··· Material for this task ···
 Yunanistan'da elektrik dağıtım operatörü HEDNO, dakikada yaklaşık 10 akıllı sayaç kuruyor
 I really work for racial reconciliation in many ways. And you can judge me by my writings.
···
··· Material for this task ···
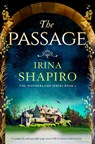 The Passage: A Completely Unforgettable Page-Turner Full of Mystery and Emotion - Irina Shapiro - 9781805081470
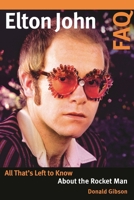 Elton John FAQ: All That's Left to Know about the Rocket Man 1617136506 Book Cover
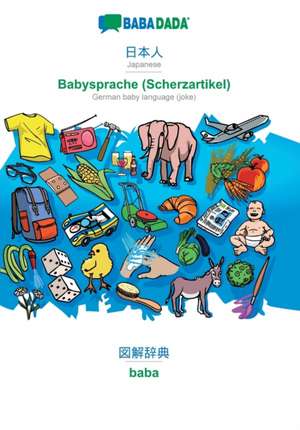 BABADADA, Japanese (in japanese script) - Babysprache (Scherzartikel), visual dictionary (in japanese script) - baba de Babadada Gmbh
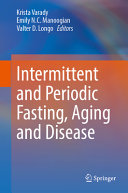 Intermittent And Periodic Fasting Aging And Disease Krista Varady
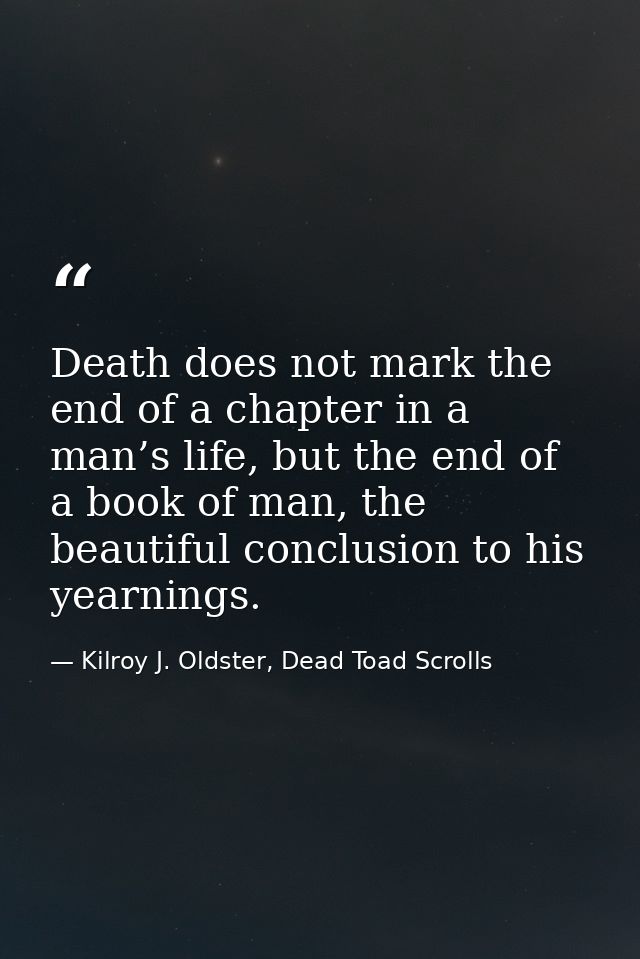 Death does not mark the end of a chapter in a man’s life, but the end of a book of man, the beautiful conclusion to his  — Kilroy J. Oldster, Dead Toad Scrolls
···
Instructions to follow -> Only the lines starting at the one that includes "Elton John FAQ: All" and ending at the one that includes "Death does not" should be retyped, exactly, from the records above; no pictures.

Answer to the exercise ->
 Elton John FAQ: All That's Left to Know about the Rocket Man 1617136506 Book Cover
 BABADADA, Japanese (in japanese script) - Babysprache (Scherzartikel), visual dictionary (in japanese script) - baba de Babadada Gmbh
 Intermittent And Periodic Fasting Aging And Disease Krista Varady
 Death does not mark the end of a chapter in a man’s life, but the end of a book of man, the beautiful conclusion to his  — Kilroy J. Oldster, Dead Toad Scrolls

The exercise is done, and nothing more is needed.